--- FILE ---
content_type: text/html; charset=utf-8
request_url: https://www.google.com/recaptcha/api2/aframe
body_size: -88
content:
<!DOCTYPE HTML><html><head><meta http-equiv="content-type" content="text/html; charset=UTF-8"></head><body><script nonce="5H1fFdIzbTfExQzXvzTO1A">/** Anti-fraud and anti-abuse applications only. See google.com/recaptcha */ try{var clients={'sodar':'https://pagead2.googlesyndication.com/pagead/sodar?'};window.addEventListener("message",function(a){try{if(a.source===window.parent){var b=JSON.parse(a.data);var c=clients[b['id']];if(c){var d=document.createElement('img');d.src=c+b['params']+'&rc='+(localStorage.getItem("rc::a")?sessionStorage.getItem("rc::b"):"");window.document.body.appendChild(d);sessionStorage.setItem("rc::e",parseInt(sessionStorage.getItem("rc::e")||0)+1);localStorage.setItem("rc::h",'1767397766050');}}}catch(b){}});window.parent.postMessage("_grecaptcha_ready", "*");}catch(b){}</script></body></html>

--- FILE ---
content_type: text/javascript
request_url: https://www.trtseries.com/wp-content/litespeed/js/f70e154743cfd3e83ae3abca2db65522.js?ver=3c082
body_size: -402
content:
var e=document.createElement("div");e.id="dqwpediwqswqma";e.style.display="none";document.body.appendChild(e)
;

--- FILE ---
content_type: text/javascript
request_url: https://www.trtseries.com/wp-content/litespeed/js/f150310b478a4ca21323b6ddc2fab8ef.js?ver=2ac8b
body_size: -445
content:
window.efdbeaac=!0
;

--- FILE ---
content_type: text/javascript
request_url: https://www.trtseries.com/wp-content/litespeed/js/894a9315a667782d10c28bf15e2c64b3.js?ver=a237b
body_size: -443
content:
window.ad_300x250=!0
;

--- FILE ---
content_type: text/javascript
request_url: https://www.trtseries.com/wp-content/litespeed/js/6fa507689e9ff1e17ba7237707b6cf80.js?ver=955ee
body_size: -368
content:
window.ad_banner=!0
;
# # #
What this task involves :: After reading the data above, return it verbatim in full.

Your solution ::
--- FILE ---
content_type: text/html; charset=utf-8
request_url: https://www.google.com/recaptcha/api2/aframe
body_size: -88
content:
<!DOCTYPE HTML><html><head><meta http-equiv="content-type" content="text/html; charset=UTF-8"></head><body><script nonce="5H1fFdIzbTfExQzXvzTO1A">/** Anti-fraud and anti-abuse applications only. See google.com/recaptcha */ try{var clients={'sodar':'https://pagead2.googlesyndication.com/pagead/sodar?'};window.addEventListener("message",function(a){try{if(a.source===window.parent){var b=JSON.parse(a.data);var c=clients[b['id']];if(c){var d=document.createElement('img');d.src=c+b['params']+'&rc='+(localStorage.getItem("rc::a")?sessionStorage.getItem("rc::b"):"");window.document.body.appendChild(d);sessionStorage.setItem("rc::e",parseInt(sessionStorage.getItem("rc::e")||0)+1);localStorage.setItem("rc::h",'1767397766050');}}}catch(b){}});window.parent.postMessage("_grecaptcha_ready", "*");}catch(b){}</script></body></html>

--- FILE ---
content_type: text/javascript
request_url: https://www.trtseries.com/wp-content/litespeed/js/f70e154743cfd3e83ae3abca2db65522.js?ver=3c082
body_size: -402
content:
var e=document.createElement("div");e.id="dqwpediwqswqma";e.style.display="none";document.body.appendChild(e)
;

--- FILE ---
content_type: text/javascript
request_url: https://www.trtseries.com/wp-content/litespeed/js/f150310b478a4ca21323b6ddc2fab8ef.js?ver=2ac8b
body_size: -445
content:
window.efdbeaac=!0
;

--- FILE ---
content_type: text/javascript
request_url: https://www.trtseries.com/wp-content/litespeed/js/894a9315a667782d10c28bf15e2c64b3.js?ver=a237b
body_size: -443
content:
window.ad_300x250=!0
;

--- FILE ---
content_type: text/javascript
request_url: https://www.trtseries.com/wp-content/litespeed/js/6fa507689e9ff1e17ba7237707b6cf80.js?ver=955ee
body_size: -368
content:
window.ad_banner=!0
;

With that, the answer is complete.